Fiorina, the former Hewlett-Packard CEO, said she was not at candidate debate meeting Sunday night and dismissed concerns from her opponents.
"I wasn't there, my campaign wasn't there. We're here in Iowa talking to voters instead of being in D.C, talking about debates," Fiorina said on Fox News' "Fox and Friends." "We've had no trouble negotiating with networks and my policy remains what it's always been: I'll debate anyone, anytime, anywhere. We need to understand that the media is not going to be fair."
However, Graham is one of the candidates who said he would like to see some changes to the debates. First up for him would be getting off the "undercard" stage and splitting the candidates evenly among two stages.

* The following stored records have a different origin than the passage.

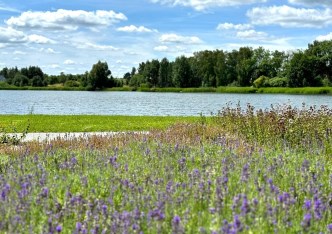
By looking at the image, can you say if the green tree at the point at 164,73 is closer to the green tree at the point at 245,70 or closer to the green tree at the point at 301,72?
the green tree at the point at 245,70

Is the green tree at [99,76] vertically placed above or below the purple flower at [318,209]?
above

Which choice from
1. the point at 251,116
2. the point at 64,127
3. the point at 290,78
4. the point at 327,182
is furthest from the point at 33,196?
the point at 290,78

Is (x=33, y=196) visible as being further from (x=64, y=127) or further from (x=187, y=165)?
(x=64, y=127)

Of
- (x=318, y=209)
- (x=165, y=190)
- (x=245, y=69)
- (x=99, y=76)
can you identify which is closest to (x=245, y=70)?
(x=245, y=69)

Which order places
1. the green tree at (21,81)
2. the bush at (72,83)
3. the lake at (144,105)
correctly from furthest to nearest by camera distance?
the green tree at (21,81) < the bush at (72,83) < the lake at (144,105)

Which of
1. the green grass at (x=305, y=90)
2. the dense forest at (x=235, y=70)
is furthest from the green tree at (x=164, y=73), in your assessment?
the green grass at (x=305, y=90)

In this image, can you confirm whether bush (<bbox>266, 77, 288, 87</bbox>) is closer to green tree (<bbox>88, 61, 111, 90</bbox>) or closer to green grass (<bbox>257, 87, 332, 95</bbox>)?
green grass (<bbox>257, 87, 332, 95</bbox>)

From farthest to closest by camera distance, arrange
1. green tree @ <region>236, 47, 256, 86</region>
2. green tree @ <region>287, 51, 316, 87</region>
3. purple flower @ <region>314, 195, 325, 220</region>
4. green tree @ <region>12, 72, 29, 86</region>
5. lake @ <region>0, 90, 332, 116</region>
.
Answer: green tree @ <region>12, 72, 29, 86</region> < green tree @ <region>236, 47, 256, 86</region> < green tree @ <region>287, 51, 316, 87</region> < lake @ <region>0, 90, 332, 116</region> < purple flower @ <region>314, 195, 325, 220</region>

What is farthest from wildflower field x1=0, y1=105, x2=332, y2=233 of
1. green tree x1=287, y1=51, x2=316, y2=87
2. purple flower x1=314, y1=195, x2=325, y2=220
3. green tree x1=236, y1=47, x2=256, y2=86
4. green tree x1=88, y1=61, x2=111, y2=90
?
green tree x1=88, y1=61, x2=111, y2=90

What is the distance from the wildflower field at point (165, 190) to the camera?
4.70 metres

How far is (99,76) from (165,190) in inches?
4768

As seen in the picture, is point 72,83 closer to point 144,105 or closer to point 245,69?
point 245,69

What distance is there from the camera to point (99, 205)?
525cm

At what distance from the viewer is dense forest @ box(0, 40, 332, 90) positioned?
100000 millimetres
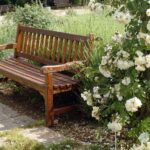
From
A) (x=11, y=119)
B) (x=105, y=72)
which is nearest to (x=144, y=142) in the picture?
(x=105, y=72)

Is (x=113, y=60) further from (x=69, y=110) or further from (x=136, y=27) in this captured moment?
(x=69, y=110)

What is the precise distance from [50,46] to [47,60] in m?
0.22

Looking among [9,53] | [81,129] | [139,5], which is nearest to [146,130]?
[139,5]

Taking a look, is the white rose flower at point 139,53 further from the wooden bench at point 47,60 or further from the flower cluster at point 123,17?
the wooden bench at point 47,60

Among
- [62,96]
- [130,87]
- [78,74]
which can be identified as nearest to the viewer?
[130,87]

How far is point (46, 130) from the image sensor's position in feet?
18.3

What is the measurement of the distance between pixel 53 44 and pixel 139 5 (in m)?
3.33

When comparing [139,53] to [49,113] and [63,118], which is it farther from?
[63,118]

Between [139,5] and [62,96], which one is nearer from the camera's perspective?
[139,5]

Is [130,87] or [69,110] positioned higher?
[130,87]

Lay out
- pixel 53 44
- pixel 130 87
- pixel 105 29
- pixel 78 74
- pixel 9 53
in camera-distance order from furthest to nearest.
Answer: pixel 9 53
pixel 105 29
pixel 53 44
pixel 78 74
pixel 130 87

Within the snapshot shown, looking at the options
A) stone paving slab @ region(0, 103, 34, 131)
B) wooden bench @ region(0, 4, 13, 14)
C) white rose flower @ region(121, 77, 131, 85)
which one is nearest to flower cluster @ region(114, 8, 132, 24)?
white rose flower @ region(121, 77, 131, 85)

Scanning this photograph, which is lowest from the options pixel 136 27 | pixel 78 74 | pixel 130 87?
pixel 78 74

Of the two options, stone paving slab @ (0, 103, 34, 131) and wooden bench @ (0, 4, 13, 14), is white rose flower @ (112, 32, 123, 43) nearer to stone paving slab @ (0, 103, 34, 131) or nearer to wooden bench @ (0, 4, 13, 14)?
stone paving slab @ (0, 103, 34, 131)
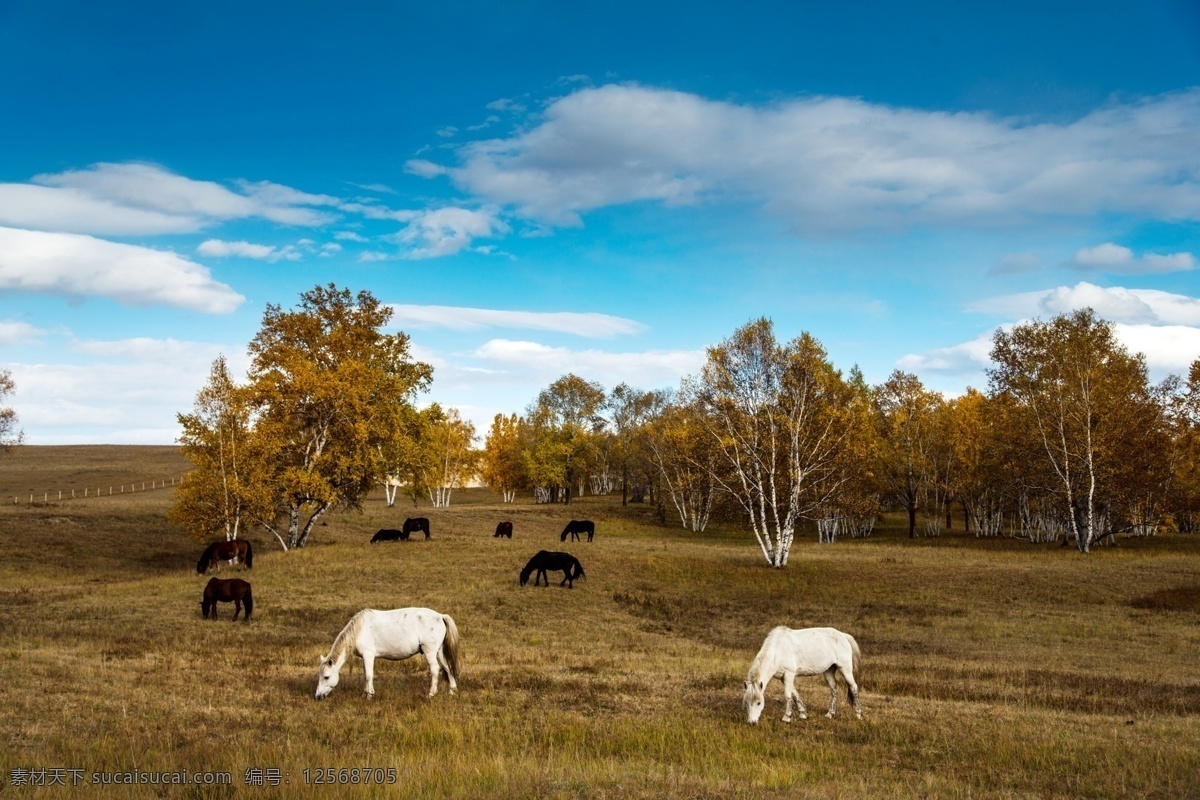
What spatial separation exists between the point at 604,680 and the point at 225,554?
2407 centimetres

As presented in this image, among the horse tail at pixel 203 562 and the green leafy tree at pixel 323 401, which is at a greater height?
the green leafy tree at pixel 323 401

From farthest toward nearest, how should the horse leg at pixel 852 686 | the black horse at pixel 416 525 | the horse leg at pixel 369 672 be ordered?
the black horse at pixel 416 525 < the horse leg at pixel 369 672 < the horse leg at pixel 852 686

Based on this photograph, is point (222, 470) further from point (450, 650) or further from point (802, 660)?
point (802, 660)

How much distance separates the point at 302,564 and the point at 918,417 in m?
55.2

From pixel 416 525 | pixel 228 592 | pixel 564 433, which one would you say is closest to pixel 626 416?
pixel 564 433

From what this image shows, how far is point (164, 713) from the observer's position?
11688 mm

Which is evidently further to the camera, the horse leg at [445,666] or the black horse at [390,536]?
the black horse at [390,536]

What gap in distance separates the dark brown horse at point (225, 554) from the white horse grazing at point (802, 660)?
2704cm

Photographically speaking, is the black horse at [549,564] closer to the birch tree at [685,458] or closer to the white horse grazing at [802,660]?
the birch tree at [685,458]

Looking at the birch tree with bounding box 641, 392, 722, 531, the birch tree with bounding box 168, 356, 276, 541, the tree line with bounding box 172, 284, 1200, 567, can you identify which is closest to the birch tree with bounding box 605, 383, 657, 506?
the birch tree with bounding box 641, 392, 722, 531

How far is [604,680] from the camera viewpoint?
15.5m

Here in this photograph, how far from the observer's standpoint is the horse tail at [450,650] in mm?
14133

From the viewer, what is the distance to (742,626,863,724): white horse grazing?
41.1 feet

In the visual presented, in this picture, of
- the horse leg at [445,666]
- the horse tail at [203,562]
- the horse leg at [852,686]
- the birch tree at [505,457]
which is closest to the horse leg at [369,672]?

"When a million and a half people watch the first debate, and 14 million watch the second, your ability to break out is fairly limited," Graham told CNN's Alisyn Camerota on "New Day" Monday. "When you're called the 'undercard candidate' it sort of puts you in a different spot, too. I don't think I'm an undercard candidate."
The RNC acted quickly in the wake of last Wednesday's debate to assuage candidate concerns -- Chairman Reince Priebus sent a letter to NBC Friday announcing the suspension of their February debate and the RNC replaced lead debate negotiator Sean Spicer with Sean Caircross Sunday, shortly before the campaigns' debate meeting.
But Graham said there are some fundamental problems with the debates.
"We have too many, people on one stage and too few on the other," Graham said Monday. "I don't mind being asked hard questions and challenging questions, I think some of the questions have been downright silly and this thing has gone on too long, the second debate went on too long, the last debate was just a complete food fight. So we're trying to take control of the process. And Reince Priebus is a good friend, my beef is not with him."
Sen. Ted Cruz said over the weekend that he wants Republicans to moderate the debates instead of journalists. But Former New York Gov. George Pataki, whose campaign staff was at the meeting, said he doesn't think politicians should be controlling the questions.
Pataki, who has toiled on the "undercard" stage with Graham and others at the back of the pack, was optimistic about the chances for a new debate format.
"I don't know if the process is a good thing, but I think the product can't help but be a better thing -- because it was a disaster where you had these gotcha questions and you just don't have time to lay out a serious positions," Pataki told CNN's Carol Costello on "Newsroom". "I hope that it does change."